The report sparked a heated debate between Warren and Wells Fargo, with a spokesperson for the bank calling the analysis “misleading and inaccurate,” while Warren published another letter dismissing the response as “extraordinarily high and rapidly increasing instances of fraud and scams affecting Wells Fargo customers.”

“Your customers, who have endured dozens of instances of lawbreaking and mistreatment by your bank in recent years, deserve better,” Warren wrote in a letter to Wells Fargo CEO Charles Scharf on Monday.

Wells Fargo, the third largest bank in the United States, has been embroiled in a number of scandals over the last decade. In 2013, the company agreed to pay $175 million to settle allegations that it offered higher interest rates and mortgage fees to Black and Hispanic candidates.

The Department of Labor accused the bank of discriminating against Black job applicants in 2020, and the bank agreed to pay approximately $8 million in back wages. Scharf himself became the center of controversy after sending a memo stating that Wells Fargo wants to ramp up diversity efforts but is having difficulty finding qualified Black candidates.

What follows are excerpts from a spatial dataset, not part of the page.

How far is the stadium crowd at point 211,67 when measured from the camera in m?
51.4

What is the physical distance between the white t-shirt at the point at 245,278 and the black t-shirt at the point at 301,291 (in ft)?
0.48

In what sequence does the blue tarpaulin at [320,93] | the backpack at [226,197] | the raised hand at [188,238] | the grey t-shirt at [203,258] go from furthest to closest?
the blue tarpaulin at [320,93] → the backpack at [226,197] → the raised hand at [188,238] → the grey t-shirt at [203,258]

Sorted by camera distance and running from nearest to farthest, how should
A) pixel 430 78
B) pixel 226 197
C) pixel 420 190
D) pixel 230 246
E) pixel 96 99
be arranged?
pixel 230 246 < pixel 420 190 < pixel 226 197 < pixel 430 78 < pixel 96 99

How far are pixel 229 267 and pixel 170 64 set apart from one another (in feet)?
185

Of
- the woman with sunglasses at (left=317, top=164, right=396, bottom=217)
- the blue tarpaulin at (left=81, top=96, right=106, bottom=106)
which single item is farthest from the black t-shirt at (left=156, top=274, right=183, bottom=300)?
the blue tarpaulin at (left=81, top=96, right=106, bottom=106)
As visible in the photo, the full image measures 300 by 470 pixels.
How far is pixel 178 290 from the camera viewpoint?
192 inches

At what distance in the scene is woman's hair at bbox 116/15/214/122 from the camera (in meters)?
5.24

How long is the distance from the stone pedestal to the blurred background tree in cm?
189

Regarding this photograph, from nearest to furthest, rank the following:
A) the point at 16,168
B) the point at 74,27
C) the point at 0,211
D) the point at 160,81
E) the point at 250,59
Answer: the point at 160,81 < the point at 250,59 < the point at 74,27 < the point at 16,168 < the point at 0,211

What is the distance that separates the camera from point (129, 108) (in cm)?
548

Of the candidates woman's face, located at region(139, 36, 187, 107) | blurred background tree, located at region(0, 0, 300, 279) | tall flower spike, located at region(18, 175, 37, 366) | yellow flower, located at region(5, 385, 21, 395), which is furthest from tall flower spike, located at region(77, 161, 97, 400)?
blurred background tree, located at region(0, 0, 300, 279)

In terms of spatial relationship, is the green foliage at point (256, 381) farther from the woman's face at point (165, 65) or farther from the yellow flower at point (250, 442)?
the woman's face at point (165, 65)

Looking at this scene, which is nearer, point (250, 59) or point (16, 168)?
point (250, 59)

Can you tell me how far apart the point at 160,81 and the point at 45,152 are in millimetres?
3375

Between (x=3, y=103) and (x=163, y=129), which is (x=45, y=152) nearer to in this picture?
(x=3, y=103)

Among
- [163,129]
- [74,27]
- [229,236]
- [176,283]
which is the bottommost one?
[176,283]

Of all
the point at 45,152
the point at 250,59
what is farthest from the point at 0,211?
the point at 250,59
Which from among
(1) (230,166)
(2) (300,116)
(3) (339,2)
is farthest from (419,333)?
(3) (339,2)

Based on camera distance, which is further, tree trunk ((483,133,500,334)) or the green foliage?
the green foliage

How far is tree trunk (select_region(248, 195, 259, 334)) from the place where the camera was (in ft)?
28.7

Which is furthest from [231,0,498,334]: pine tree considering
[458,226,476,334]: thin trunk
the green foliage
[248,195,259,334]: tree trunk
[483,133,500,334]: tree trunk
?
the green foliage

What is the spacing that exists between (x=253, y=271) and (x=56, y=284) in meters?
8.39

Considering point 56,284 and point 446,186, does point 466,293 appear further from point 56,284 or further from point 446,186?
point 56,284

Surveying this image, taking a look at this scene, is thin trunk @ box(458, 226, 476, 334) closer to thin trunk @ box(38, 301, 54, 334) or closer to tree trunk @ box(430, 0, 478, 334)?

However, the problem with Zelle is its immediacy; while appealing to those looking to pay quickly and without extra fees, bypassing the longer bank clearance process makes it prime territory for fraudsters.

Because Zelle is a peer-to-peer app, money lost to fraud is not protected in the same way. According to Warren’s report, those who reported unauthorized payments via Zelle in 2021 and the first half of 2022 received only 47% of the dollar amount back.

“Limit who you send money to via payment apps to people and businesses you trust, and secure your accounts by strengthening your passwords,” NerdWallet’s Sean Pyles said on the Smart Money podcast.